## REQUIRED WORK
From the records below, extract only the lines running from the line with "The methods were" to the line with "Answer (YES/NO): YES", both lines included, reproducing them exactly.

## RECORDS SUPPLIED
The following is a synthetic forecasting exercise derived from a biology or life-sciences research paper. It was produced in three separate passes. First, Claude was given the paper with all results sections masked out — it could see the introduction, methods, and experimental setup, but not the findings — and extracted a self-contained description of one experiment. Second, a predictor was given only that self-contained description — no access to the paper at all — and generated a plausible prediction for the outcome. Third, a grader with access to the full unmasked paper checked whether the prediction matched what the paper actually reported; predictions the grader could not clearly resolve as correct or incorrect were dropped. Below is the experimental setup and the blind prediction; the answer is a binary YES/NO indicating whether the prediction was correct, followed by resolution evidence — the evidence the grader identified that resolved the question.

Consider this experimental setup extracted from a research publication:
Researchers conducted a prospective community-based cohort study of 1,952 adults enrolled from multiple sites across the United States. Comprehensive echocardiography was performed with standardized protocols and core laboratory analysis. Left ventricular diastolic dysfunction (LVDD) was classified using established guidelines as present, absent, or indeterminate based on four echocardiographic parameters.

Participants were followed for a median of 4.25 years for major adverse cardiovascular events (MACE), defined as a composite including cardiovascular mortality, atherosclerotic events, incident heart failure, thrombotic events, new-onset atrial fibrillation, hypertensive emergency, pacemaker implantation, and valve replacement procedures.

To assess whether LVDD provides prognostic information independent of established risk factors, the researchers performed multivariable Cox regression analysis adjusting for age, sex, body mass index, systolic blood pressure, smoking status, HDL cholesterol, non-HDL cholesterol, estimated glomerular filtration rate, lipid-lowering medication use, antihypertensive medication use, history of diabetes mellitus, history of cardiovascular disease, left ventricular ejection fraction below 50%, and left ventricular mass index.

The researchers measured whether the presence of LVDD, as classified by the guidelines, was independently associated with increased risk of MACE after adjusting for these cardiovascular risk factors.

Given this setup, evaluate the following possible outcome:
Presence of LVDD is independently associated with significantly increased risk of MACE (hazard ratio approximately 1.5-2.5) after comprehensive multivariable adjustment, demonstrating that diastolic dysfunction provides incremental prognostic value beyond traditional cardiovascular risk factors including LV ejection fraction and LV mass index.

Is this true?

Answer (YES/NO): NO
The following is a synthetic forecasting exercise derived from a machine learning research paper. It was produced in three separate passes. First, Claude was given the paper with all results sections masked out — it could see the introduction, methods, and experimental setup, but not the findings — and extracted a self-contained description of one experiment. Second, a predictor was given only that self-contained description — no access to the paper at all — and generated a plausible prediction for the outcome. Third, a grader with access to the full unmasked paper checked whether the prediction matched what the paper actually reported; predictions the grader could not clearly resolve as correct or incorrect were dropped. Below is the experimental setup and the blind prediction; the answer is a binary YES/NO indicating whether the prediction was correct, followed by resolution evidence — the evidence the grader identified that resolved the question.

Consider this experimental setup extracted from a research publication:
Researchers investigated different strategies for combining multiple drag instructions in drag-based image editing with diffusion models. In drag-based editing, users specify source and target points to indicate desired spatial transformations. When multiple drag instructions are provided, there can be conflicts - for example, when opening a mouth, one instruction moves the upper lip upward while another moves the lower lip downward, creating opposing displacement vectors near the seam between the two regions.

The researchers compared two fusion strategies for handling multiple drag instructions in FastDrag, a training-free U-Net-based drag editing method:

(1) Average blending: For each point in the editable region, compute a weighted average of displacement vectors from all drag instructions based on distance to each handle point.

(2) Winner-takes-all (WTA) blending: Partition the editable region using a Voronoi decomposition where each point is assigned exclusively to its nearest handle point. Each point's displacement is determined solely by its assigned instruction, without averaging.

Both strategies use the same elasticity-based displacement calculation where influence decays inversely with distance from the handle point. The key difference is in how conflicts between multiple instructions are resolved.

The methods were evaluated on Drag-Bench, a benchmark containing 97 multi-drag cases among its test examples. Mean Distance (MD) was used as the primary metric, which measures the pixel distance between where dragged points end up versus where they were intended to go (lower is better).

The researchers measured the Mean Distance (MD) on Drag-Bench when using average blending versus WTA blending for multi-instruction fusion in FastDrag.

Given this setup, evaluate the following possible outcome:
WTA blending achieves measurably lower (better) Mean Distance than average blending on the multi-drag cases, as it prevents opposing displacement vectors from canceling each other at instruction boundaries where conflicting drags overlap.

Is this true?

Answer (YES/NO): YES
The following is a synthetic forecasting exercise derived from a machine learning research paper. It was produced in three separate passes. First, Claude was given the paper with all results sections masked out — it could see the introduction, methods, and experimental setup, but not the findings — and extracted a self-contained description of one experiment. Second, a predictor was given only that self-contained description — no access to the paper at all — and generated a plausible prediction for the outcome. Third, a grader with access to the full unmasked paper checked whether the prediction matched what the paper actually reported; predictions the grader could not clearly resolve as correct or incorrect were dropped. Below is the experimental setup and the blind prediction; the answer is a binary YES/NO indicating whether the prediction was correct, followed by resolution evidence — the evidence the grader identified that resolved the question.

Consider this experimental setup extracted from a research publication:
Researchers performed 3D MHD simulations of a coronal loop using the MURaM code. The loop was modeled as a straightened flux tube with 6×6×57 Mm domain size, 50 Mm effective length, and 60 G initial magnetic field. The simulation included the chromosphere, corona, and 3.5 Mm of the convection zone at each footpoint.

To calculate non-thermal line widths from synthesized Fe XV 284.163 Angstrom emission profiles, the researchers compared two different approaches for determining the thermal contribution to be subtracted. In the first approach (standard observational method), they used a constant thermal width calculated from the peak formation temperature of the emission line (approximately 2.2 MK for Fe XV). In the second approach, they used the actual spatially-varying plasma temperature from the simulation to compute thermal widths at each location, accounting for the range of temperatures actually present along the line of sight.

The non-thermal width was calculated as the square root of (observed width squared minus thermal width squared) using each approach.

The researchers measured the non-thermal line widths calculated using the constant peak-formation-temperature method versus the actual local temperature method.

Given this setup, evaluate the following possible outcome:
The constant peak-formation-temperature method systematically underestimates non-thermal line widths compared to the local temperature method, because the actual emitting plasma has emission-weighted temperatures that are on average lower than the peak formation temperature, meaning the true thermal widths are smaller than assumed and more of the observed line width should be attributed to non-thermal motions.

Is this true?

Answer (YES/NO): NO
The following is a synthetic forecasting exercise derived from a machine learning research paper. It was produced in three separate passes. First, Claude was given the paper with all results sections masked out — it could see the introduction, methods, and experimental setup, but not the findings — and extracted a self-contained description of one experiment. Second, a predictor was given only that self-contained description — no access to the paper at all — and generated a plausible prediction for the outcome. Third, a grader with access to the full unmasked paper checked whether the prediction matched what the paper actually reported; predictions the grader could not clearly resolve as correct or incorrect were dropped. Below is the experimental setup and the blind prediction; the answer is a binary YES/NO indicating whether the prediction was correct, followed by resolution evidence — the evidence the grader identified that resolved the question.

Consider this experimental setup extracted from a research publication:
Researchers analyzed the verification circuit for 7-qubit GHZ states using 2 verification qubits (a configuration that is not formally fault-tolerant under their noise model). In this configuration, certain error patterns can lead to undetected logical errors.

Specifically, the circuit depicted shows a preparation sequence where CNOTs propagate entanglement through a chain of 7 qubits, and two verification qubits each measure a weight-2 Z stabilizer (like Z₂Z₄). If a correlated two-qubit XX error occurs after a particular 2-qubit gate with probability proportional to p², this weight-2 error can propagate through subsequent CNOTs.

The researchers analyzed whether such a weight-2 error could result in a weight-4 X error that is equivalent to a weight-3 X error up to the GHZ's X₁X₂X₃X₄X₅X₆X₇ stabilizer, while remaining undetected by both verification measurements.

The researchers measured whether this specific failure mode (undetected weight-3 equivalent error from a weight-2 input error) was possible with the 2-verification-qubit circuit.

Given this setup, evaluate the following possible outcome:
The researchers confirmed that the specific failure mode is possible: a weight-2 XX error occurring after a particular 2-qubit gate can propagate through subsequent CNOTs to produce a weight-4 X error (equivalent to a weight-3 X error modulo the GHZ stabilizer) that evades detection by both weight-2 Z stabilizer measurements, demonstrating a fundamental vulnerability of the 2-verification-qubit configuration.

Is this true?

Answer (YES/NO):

## EXERCISE RESULT
The methods were evaluated on Drag-Bench, a benchmark containing 97 multi-drag cases among its test examples. Mean Distance (MD) was used as the primary metric, which measures the pixel distance between where dragged points end up versus where they were intended to go (lower is better).

The researchers measured the Mean Distance (MD) on Drag-Bench when using average blending versus WTA blending for multi-instruction fusion in FastDrag.

Given this setup, evaluate the following possible outcome:
WTA blending achieves measurably lower (better) Mean Distance than average blending on the multi-drag cases, as it prevents opposing displacement vectors from canceling each other at instruction boundaries where conflicting drags overlap.

Is this true?

Answer (YES/NO): YES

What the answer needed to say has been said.